[Entries drawn from a collection]
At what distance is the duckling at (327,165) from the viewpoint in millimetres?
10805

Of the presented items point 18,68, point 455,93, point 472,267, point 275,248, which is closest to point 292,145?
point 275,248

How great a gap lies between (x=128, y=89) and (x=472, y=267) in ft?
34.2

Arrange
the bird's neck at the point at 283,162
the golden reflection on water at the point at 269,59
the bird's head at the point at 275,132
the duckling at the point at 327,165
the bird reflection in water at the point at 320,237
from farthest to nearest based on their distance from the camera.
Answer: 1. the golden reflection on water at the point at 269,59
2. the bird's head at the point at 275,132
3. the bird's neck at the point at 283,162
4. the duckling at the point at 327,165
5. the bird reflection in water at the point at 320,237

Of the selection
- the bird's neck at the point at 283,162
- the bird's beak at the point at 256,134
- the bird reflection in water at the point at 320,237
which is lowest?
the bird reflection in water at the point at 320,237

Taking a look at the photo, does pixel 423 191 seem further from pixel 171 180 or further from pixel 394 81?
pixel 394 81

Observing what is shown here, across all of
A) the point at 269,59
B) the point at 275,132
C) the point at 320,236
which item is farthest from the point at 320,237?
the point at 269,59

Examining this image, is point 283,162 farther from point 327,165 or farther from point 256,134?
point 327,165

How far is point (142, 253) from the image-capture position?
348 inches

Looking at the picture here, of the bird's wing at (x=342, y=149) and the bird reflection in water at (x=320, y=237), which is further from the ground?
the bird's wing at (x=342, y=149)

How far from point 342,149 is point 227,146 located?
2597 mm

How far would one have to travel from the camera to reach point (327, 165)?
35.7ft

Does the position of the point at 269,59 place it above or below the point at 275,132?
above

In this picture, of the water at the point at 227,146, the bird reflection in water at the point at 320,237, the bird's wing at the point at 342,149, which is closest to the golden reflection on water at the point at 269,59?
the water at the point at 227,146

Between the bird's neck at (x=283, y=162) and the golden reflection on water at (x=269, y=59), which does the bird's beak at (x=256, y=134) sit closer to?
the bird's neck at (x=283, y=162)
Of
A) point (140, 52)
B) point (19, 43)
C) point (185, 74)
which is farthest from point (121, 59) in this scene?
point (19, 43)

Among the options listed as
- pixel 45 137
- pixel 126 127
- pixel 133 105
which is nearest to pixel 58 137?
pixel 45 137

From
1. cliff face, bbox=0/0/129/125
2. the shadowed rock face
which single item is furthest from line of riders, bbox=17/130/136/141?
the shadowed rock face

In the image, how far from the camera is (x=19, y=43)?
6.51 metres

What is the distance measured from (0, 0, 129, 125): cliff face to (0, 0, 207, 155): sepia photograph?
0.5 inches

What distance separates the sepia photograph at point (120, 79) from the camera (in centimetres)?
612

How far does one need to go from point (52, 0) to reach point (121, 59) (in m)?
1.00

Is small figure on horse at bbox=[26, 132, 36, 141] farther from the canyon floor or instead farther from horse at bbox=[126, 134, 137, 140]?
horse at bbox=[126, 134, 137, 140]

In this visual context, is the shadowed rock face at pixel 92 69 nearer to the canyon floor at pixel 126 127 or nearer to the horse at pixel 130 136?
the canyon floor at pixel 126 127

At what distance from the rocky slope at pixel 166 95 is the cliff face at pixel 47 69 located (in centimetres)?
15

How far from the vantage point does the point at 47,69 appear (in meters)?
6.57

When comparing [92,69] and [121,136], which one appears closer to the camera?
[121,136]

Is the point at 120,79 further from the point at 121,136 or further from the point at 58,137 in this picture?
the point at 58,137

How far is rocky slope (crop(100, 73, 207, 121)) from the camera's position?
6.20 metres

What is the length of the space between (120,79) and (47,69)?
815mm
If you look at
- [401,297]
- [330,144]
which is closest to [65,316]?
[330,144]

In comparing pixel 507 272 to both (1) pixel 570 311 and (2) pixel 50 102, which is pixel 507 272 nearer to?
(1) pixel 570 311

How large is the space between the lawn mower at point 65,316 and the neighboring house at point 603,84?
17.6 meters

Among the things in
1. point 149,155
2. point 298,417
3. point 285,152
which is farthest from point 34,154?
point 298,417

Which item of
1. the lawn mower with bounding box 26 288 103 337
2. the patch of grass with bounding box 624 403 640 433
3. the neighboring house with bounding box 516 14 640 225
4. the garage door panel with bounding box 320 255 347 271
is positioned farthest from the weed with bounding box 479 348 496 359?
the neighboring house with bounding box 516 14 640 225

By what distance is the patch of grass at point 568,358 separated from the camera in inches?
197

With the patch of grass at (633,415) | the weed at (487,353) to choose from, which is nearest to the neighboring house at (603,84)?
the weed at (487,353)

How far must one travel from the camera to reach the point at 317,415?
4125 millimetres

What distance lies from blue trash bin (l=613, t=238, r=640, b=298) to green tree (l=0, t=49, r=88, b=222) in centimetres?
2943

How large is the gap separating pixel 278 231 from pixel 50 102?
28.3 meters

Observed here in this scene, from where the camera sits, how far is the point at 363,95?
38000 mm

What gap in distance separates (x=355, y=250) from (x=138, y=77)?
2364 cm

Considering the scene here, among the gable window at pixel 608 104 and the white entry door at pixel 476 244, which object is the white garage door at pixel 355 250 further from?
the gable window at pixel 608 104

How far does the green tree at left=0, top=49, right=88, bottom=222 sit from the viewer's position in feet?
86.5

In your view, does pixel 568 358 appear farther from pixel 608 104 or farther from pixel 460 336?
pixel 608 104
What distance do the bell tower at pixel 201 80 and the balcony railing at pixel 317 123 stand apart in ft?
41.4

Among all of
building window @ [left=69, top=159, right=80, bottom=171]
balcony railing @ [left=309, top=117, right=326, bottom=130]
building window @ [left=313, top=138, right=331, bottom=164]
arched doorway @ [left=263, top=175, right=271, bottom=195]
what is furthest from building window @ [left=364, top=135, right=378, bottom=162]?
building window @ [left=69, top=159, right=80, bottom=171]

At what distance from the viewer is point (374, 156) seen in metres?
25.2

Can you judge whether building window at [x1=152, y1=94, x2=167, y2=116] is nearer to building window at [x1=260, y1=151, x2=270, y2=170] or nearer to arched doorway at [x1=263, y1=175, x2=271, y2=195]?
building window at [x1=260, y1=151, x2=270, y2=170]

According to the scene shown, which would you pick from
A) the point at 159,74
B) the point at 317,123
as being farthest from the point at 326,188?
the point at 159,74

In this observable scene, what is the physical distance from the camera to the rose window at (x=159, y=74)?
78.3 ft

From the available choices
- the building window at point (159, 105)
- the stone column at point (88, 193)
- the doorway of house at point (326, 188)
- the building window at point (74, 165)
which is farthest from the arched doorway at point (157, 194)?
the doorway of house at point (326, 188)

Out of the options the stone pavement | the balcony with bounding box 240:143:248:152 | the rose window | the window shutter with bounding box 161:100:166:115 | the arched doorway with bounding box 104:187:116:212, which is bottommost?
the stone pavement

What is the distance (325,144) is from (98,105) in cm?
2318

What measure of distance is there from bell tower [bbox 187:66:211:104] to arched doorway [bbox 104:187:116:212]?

Exercise brief:
Print all of the records above word for word, changing nothing.

Solution below:
At what distance is the duckling at (327,165) from the viewpoint in millimetres?
10805

Of the presented items point 18,68, point 455,93, point 472,267, point 275,248, which is closest to point 292,145?
point 275,248

How great a gap lies between (x=128, y=89) and (x=472, y=267) in ft?
34.2

Arrange
the bird's neck at the point at 283,162
the golden reflection on water at the point at 269,59
the bird's head at the point at 275,132
the duckling at the point at 327,165
the bird reflection in water at the point at 320,237
from farthest to nearest based on their distance from the camera.
Answer: 1. the golden reflection on water at the point at 269,59
2. the bird's head at the point at 275,132
3. the bird's neck at the point at 283,162
4. the duckling at the point at 327,165
5. the bird reflection in water at the point at 320,237

Of the selection
- the bird's neck at the point at 283,162
- the bird's beak at the point at 256,134
- the bird reflection in water at the point at 320,237
which is lowest?
the bird reflection in water at the point at 320,237

Taking a look at the photo, does pixel 423 191 seem further from pixel 171 180 or further from pixel 394 81?
pixel 394 81

Observing what is shown here, across all of
A) the point at 269,59
B) the point at 275,132
C) the point at 320,236
which item is farthest from the point at 320,237?
the point at 269,59

Examining this image, is point 283,162 farther from point 327,165 or farther from point 256,134?
point 327,165

How far is point (142, 253) from the image-capture position?
348 inches

Looking at the picture here, of the bird's wing at (x=342, y=149) and the bird reflection in water at (x=320, y=237), which is further from the ground?
the bird's wing at (x=342, y=149)

How far from point 342,149 is point 227,146 located?
2597 mm

How far would one have to travel from the camera to reach point (327, 165)?
35.7ft

Does the position of the point at 269,59 place it above or below the point at 275,132?
above

In this picture, of the water at the point at 227,146, the bird reflection in water at the point at 320,237, the bird's wing at the point at 342,149, which is closest to the golden reflection on water at the point at 269,59?
the water at the point at 227,146

Between the bird's neck at (x=283, y=162) and the golden reflection on water at (x=269, y=59), which does the bird's beak at (x=256, y=134) sit closer to?
the bird's neck at (x=283, y=162)
Of
A) point (140, 52)
B) point (19, 43)
C) point (185, 74)
which is farthest from point (121, 59) in this scene?
point (19, 43)

Among the options listed as
- pixel 45 137
- pixel 126 127
- pixel 133 105
which is nearest to pixel 58 137?
pixel 45 137

From
1. cliff face, bbox=0/0/129/125
2. the shadowed rock face
which single item is furthest from line of riders, bbox=17/130/136/141?
the shadowed rock face

In the image, how far from the camera is (x=19, y=43)?
6.51 metres

What is the distance measured from (0, 0, 129, 125): cliff face to (0, 0, 207, 155): sepia photograph?
0.5 inches

What distance separates the sepia photograph at point (120, 79) from the camera (in centimetres)?
612

How far does one need to go from point (52, 0) to reach point (121, 59) (in m)?
1.00

Is small figure on horse at bbox=[26, 132, 36, 141] farther from the canyon floor or instead farther from horse at bbox=[126, 134, 137, 140]?
horse at bbox=[126, 134, 137, 140]

In this visual context, is the shadowed rock face at pixel 92 69 nearer to the canyon floor at pixel 126 127 or nearer to the horse at pixel 130 136?
the canyon floor at pixel 126 127

At what distance from the rocky slope at pixel 166 95 is the cliff face at pixel 47 69 located (in centimetres)?
15

How far from the vantage point does the point at 47,69 appear (in meters)?
6.57

When comparing [92,69] and [121,136], which one appears closer to the camera?
[121,136]

Is the point at 120,79 further from the point at 121,136 or further from the point at 58,137 in this picture?
the point at 58,137

How far is rocky slope (crop(100, 73, 207, 121)) from the camera's position?
6.20 metres

What is the length of the space between (120,79) and (47,69)?
815mm
If you look at
- [401,297]
- [330,144]
which is closest to [65,316]?
[330,144]

In comparing pixel 507 272 to both (1) pixel 570 311 and (2) pixel 50 102, which is pixel 507 272 nearer to?
(1) pixel 570 311

How large is the space between the lawn mower at point 65,316 and the neighboring house at point 603,84?
17.6 meters

Among the things in
1. point 149,155
2. point 298,417
3. point 285,152
which is farthest from point 34,154?
point 298,417

Which item of
1. the lawn mower with bounding box 26 288 103 337
2. the patch of grass with bounding box 624 403 640 433
3. the neighboring house with bounding box 516 14 640 225
4. the garage door panel with bounding box 320 255 347 271
is positioned farthest from the weed with bounding box 479 348 496 359?
the neighboring house with bounding box 516 14 640 225

By what distance is the patch of grass at point 568,358 separated from the camera in inches?
197

With the patch of grass at (633,415) | the weed at (487,353) to choose from, which is nearest to the neighboring house at (603,84)?
the weed at (487,353)

How far must one travel from the camera to reach the point at 317,415?
4125 millimetres

What distance lies from blue trash bin (l=613, t=238, r=640, b=298) to green tree (l=0, t=49, r=88, b=222) in centimetres?
2943

How large is the gap separating pixel 278 231 from pixel 50 102?
28.3 meters

Observed here in this scene, from where the camera sits, how far is the point at 363,95?
38000 mm

What gap in distance separates (x=355, y=250) from (x=138, y=77)?
2364 cm

Considering the scene here, among the gable window at pixel 608 104 and the white entry door at pixel 476 244, which object is the white garage door at pixel 355 250 further from?
the gable window at pixel 608 104

How far does the green tree at left=0, top=49, right=88, bottom=222 sit from the viewer's position in feet?
86.5

In your view, does pixel 568 358 appear farther from pixel 608 104 or farther from pixel 460 336?
pixel 608 104
What distance do the bell tower at pixel 201 80 and the balcony railing at pixel 317 123 stand apart in ft?
41.4

Among all of
building window @ [left=69, top=159, right=80, bottom=171]
balcony railing @ [left=309, top=117, right=326, bottom=130]
building window @ [left=313, top=138, right=331, bottom=164]
arched doorway @ [left=263, top=175, right=271, bottom=195]
what is furthest from building window @ [left=364, top=135, right=378, bottom=162]?
building window @ [left=69, top=159, right=80, bottom=171]

At what distance from the viewer is point (374, 156) seen in metres?
25.2

Can you judge whether building window at [x1=152, y1=94, x2=167, y2=116] is nearer to building window at [x1=260, y1=151, x2=270, y2=170] or nearer to arched doorway at [x1=263, y1=175, x2=271, y2=195]?
building window at [x1=260, y1=151, x2=270, y2=170]

According to the scene shown, which would you pick from
A) the point at 159,74
B) the point at 317,123
as being farthest from the point at 326,188?
the point at 159,74

In this observable scene, what is the physical distance from the camera to the rose window at (x=159, y=74)?
78.3 ft

From the available choices
- the building window at point (159, 105)
- the stone column at point (88, 193)
- the doorway of house at point (326, 188)
- the building window at point (74, 165)
which is farthest from the arched doorway at point (157, 194)?
the doorway of house at point (326, 188)

Out of the options the stone pavement | the balcony with bounding box 240:143:248:152 | the rose window | the window shutter with bounding box 161:100:166:115 | the arched doorway with bounding box 104:187:116:212, which is bottommost?
the stone pavement

What is the distance (325,144) is from (98,105) in cm?
2318

What measure of distance is there from bell tower [bbox 187:66:211:104] to arched doorway [bbox 104:187:116:212]?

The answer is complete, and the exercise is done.